What is needed: Reproduce the rows below verbatim, from the beginning of the rows through the line containing "3784 millimetres", both included, and omit the pictures.

— begin —

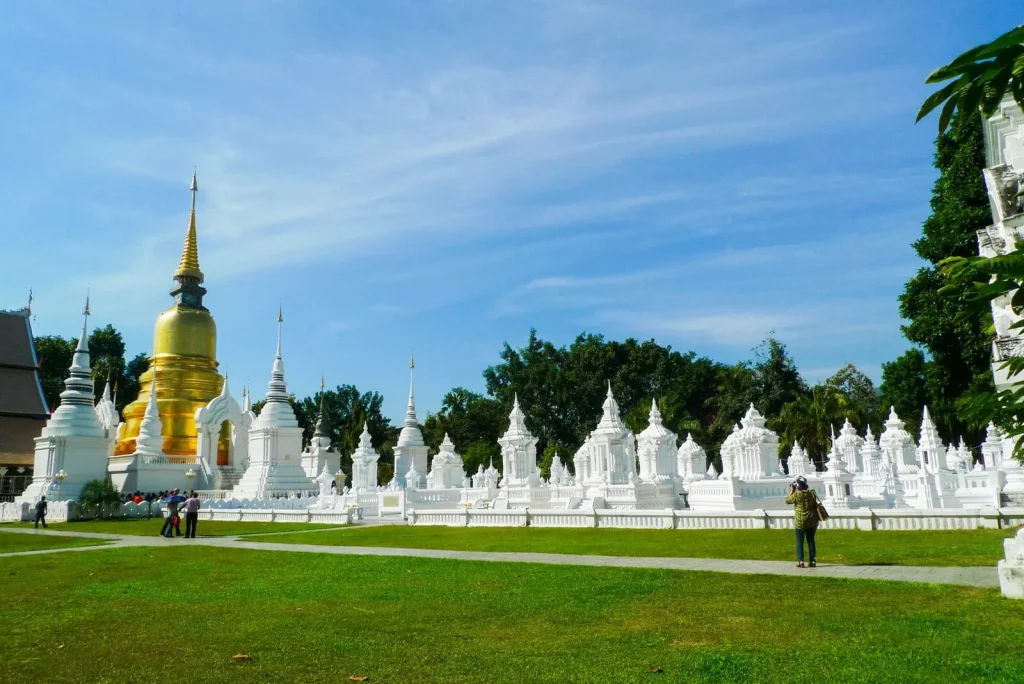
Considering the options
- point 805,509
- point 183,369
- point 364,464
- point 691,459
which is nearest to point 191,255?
point 183,369

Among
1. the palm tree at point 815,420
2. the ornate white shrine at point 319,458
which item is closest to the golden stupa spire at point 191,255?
the ornate white shrine at point 319,458

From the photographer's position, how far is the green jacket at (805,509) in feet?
38.8

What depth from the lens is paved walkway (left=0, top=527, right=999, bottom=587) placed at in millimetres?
10211

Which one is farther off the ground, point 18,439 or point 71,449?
point 18,439

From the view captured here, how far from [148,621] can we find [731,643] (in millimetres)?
6511

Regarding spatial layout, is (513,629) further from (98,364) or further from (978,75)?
(98,364)

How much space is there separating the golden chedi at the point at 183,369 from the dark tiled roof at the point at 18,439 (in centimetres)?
448

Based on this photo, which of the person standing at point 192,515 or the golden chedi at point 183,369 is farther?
the golden chedi at point 183,369

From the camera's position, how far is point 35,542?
21.8m

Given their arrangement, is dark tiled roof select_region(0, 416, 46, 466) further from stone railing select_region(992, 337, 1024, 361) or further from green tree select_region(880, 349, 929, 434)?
green tree select_region(880, 349, 929, 434)

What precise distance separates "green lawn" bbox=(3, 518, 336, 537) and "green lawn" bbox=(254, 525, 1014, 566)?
3784 millimetres

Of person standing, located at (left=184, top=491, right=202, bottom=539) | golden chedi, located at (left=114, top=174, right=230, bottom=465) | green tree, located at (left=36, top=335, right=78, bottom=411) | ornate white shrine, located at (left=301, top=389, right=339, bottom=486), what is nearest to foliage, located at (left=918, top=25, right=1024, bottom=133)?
person standing, located at (left=184, top=491, right=202, bottom=539)

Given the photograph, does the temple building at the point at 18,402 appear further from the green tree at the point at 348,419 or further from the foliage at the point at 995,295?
the foliage at the point at 995,295

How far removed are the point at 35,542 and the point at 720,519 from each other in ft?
62.7
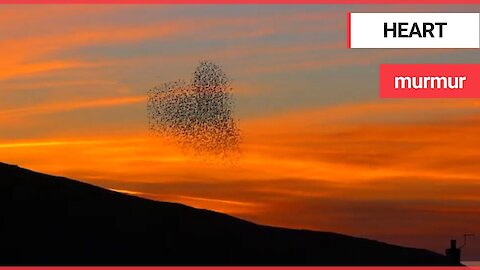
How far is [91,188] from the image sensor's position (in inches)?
3014

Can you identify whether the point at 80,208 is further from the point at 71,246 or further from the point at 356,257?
the point at 356,257

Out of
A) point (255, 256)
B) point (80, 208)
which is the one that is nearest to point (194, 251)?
point (255, 256)

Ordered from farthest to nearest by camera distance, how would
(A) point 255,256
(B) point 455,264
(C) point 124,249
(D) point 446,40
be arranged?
(A) point 255,256 < (C) point 124,249 < (B) point 455,264 < (D) point 446,40

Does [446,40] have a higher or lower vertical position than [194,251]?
higher

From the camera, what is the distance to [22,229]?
211 ft

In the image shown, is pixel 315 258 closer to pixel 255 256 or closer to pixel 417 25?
pixel 255 256

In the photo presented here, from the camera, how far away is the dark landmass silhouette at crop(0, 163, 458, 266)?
63.1 meters

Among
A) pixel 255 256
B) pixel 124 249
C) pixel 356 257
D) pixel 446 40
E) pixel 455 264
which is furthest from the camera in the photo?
pixel 356 257

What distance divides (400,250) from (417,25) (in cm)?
4602

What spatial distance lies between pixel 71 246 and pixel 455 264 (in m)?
25.8

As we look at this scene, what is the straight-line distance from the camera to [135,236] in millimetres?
68000

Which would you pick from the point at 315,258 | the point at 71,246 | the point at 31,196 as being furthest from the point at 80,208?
the point at 315,258

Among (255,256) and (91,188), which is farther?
(91,188)

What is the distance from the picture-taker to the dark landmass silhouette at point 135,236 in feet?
207
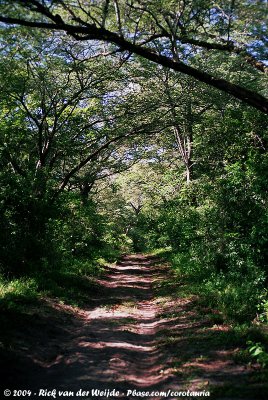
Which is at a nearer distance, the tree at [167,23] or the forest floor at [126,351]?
the forest floor at [126,351]

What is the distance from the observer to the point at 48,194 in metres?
11.8

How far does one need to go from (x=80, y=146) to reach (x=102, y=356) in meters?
12.9

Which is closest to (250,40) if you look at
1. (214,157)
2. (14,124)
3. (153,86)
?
(214,157)

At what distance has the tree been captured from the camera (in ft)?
24.3

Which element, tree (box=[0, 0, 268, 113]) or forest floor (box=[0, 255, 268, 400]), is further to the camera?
tree (box=[0, 0, 268, 113])

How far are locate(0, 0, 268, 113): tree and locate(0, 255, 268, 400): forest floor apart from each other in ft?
16.4

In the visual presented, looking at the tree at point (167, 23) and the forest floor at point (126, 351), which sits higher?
the tree at point (167, 23)

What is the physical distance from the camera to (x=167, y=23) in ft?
29.9

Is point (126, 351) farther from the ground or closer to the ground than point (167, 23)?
closer to the ground

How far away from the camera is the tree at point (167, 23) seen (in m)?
7.41

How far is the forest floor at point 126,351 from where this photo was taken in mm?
5137

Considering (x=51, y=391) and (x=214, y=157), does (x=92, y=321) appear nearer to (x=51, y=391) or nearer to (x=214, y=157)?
(x=51, y=391)

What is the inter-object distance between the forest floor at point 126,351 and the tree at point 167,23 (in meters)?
→ 5.01

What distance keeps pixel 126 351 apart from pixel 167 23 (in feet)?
26.1
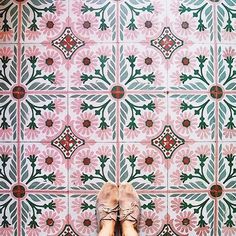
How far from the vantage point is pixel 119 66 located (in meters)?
1.31

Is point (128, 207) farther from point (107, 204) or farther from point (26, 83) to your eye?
point (26, 83)

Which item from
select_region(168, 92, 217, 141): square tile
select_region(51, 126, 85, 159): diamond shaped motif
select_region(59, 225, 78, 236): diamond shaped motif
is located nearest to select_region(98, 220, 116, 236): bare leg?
select_region(59, 225, 78, 236): diamond shaped motif

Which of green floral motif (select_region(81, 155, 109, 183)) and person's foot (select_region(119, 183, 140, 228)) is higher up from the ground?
green floral motif (select_region(81, 155, 109, 183))

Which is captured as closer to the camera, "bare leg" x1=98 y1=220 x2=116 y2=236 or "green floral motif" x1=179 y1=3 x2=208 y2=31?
"bare leg" x1=98 y1=220 x2=116 y2=236

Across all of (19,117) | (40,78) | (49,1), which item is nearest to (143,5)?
(49,1)

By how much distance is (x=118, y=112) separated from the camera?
1307 millimetres

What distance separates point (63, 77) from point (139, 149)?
1.26 feet

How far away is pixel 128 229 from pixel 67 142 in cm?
38

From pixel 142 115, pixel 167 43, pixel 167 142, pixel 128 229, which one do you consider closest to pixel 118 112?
pixel 142 115

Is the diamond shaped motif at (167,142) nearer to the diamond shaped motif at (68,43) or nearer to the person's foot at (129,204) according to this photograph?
the person's foot at (129,204)

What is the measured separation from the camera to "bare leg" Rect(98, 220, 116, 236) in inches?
48.0

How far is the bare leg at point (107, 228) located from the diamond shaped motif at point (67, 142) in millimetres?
269

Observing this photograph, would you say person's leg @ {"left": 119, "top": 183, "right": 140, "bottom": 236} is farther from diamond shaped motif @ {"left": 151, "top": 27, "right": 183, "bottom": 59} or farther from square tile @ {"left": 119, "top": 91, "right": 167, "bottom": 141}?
diamond shaped motif @ {"left": 151, "top": 27, "right": 183, "bottom": 59}

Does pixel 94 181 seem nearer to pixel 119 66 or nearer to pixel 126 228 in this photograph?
pixel 126 228
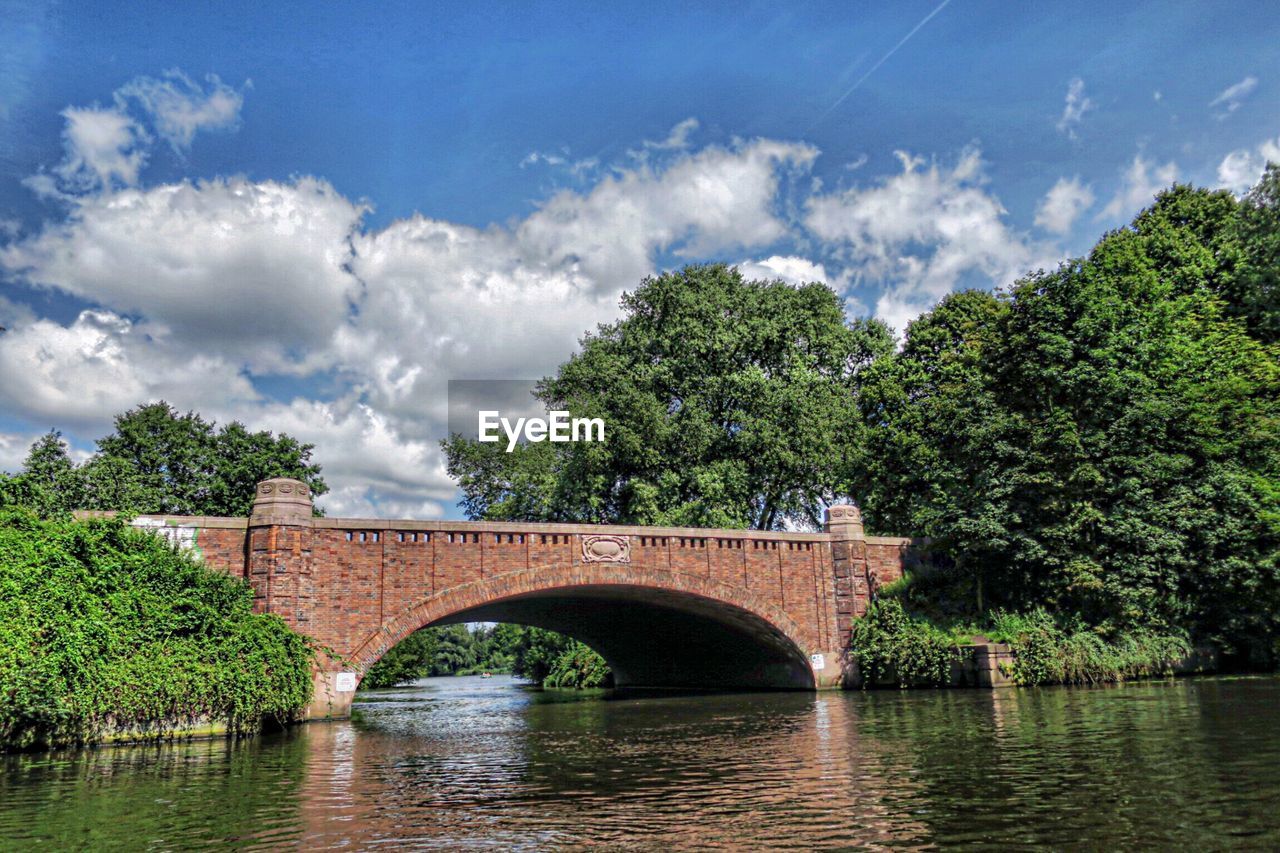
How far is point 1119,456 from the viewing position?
82.6ft

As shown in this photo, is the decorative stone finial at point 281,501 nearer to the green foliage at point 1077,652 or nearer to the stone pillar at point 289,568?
the stone pillar at point 289,568

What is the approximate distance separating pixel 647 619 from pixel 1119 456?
52.1 ft

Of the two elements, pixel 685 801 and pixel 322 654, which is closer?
pixel 685 801

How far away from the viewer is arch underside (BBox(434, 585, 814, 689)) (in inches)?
1067

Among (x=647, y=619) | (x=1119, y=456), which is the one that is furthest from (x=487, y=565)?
(x=1119, y=456)

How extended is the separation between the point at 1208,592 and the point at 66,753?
28.1 meters

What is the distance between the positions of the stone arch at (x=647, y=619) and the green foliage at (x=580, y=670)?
4.67 m

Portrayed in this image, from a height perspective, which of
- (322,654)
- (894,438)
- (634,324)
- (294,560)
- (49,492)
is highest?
(634,324)

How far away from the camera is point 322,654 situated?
20938 millimetres

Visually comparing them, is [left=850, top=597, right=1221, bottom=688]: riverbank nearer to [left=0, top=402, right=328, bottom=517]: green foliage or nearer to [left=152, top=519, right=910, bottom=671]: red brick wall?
[left=152, top=519, right=910, bottom=671]: red brick wall

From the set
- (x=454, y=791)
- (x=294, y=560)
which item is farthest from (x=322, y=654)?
(x=454, y=791)

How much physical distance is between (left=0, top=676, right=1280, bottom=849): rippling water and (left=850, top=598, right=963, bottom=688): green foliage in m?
7.82

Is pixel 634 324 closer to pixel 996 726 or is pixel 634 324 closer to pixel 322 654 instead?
pixel 322 654

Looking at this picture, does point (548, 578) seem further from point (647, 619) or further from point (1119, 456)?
point (1119, 456)
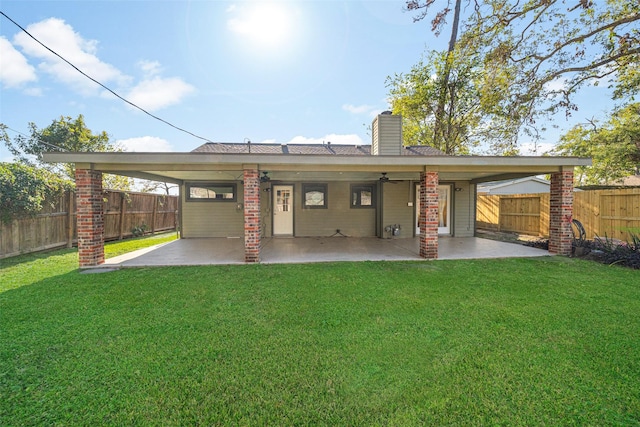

— end —

Written response:
Considering the options
- point 805,509
- point 183,369
- point 364,464
- point 691,459
which is nearest to point 191,255?
point 183,369

Among
1. the palm tree at point 815,420
2. the ornate white shrine at point 319,458
which item is closest to the golden stupa spire at point 191,255?
the ornate white shrine at point 319,458

From the photographer's position, how far is the green jacket at (805,509) in feet?
38.8

What depth from the lens is paved walkway (left=0, top=527, right=999, bottom=587) placed at in millimetres?
10211

Which one is farther off the ground, point 18,439 or point 71,449?
point 18,439

From the view captured here, how far from [148,621] can we find [731,643] (in millimetres)?
6511

Regarding spatial layout, is (513,629) further from (98,364) or further from (978,75)?
(98,364)

How much space is there separating the golden chedi at the point at 183,369 from the dark tiled roof at the point at 18,439 (in centimetres)?
448

Based on this photo, which of the person standing at point 192,515 or the golden chedi at point 183,369 is farther?
the golden chedi at point 183,369

From the camera's position, how far is point 35,542?
21.8m

Given their arrangement, is dark tiled roof select_region(0, 416, 46, 466) further from stone railing select_region(992, 337, 1024, 361) or further from green tree select_region(880, 349, 929, 434)?
green tree select_region(880, 349, 929, 434)

What precise distance separates "green lawn" bbox=(3, 518, 336, 537) and "green lawn" bbox=(254, 525, 1014, 566)?
3784 millimetres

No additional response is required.